Ben çok severim, iyi severim, insanlara inanırım hem de ne
derlerse ona inanırım. Mesela hislerim güçlü, kafam çalışıyor diye düşünmem. Kim
neye inanmamı istiyorsa ona inanmayı seçerim. Onu doğru ve yanlışıyla severim.
Ben insanları en çok geçmişleriyle, hatalarıyla,
günahlarıyla ve yanlışlarıyla severim. Onlar da bir parça onlara aittir diye,
hatalarını da severim.
Çok inanır ve çok severim. Nadiren kırılır ve genelde
küsmem.
Ama ben azalırım. Sonsuz sevgimi çeker, beni daha fazla
kırmasın diye kendimi korumaya alırım..
Şimdiye kadar hiç bu kadar bahsettim mi kendimden
bilmiyorum. Ama bugün herkesi üvey Sema ile tanıştırmak istiyorum.
Kimseden yüz çevirmem kolay kolay fakat özümü çekerim ondan.

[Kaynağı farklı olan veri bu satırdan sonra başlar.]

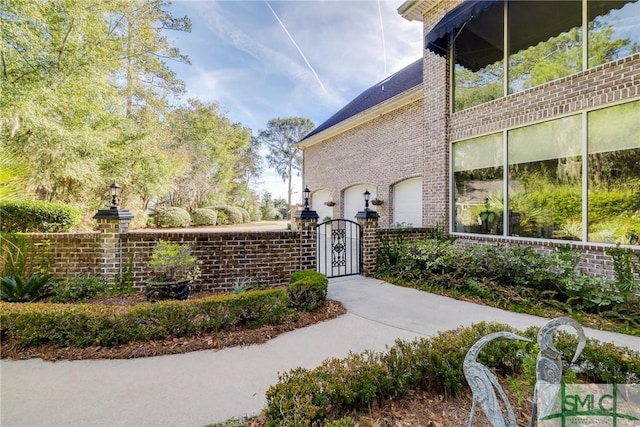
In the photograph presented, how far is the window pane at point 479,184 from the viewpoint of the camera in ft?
21.2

Mesela koşulsuz, kayıtsız, şartsız sunduğum bir sevgiyi ezileceğini hissettiğim
yerden alırım.. İşte tam olarak orada üvey Sema ile tanışmış oluyorsunuz. Çünkü
aslımın olmadığı her yerde üveyim vardır.
Sevgili insanlar,
Biri sizi çok sevdiğinde şımarıyorsunuz, hiç gitmeyecek
zannediyorsunuz. Hakkınız, şımarın. Çok sevgi insanı şımartsın ne olacak? Ve
mesela evet hiç gitmiyorum. Fakat özsuyumu, ham halimi, öz sevgimi o
insanlardan çekiyorum.
Artık kendim gibi olamıyorum. Kendim gibi değil, öz Sema
gibi hiç değil; üvey Sema oluveriyorum birden.

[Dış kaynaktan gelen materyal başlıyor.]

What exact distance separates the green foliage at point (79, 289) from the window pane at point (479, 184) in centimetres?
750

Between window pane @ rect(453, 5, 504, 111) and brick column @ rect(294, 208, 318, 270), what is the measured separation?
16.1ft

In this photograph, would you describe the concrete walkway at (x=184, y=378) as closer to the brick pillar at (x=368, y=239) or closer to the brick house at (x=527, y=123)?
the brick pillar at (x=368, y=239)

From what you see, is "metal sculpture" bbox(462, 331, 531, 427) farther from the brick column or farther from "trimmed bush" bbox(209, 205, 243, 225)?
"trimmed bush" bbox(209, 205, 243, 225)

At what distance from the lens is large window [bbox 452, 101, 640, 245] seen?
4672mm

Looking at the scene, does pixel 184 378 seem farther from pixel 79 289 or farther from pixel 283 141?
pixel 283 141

Çünkü çekirdeğini gösterdiğim fidanları, sırf koşmak için
tarumar etmek isteyen insanların ayaklarından sakınmam gerekiyor.
Çünkü kalbim ağrıyor ve sonra bütün dünya insanın üstüne
devriliyor.
Çünkü her insan her istediği yerde her istediği şekilde
ağlayamıyor.
Çünkü ben kendimi iyileştirmek için çok uğraşıyorum. Çünkü
sizin 1 kırdığınız yerde ben 10 kırılıyorum.

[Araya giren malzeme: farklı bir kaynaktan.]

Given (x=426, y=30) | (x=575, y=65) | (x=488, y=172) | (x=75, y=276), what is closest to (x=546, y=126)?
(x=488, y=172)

Çünkü muhtemelen size aslında ne kadar değer verdiğimi, sizi
nasıl sevdiğimi ve kuvvetle muhtemel ne kadar sevdiğimi asla bilmiyorsunuz.
Bu durum bu arada herkes için böyle oluyor. İlk ne zaman
olmuştu hatırlamıyorum. Fakat sonuncusunu iyi biliyorum.
Ve bir de şey var, şu gidenlerin gidemeyişi. Bu konu benim
nedense hep hayatımın bir noktasında duruyor. Garip bir şekilde imtihanlarım
hep çevresinde dönüyor duruyor. Sanki merkez noktasıymış gibi. Ve en çok bu gidenlere üvey oluyorum. En çok onlardan soğuyor kalbim. Sonra geri geldiklerinde de bir daha olmuyor :)
Sanki başlangıç aslında gidenlerin gidemeyişi gibi. Ve bu
sanki aslında imtihan değil de bir çeşit mikrop, bir çeşit lanet gibi. Burayı
yazarken aklımdan Nurgül geçiyordu. Çünkü bağzı şeylerimi, kaderimden bağzı
payları ona da düşürdüğümü; bulaştırdığımı düşünüyorum. Ve tam burayı yazarken
o mesaj attı.
İnsanın ruhları arasında bağzı bağlar var ve bu da herkesin
nasibi değil.
Bugün de bir mucize olsun diye uyandık ve kalbimizin
ağırlığını yine kalbimizi incitmeden parmak uçlarımızla kaldırmaya çalışıyoruz.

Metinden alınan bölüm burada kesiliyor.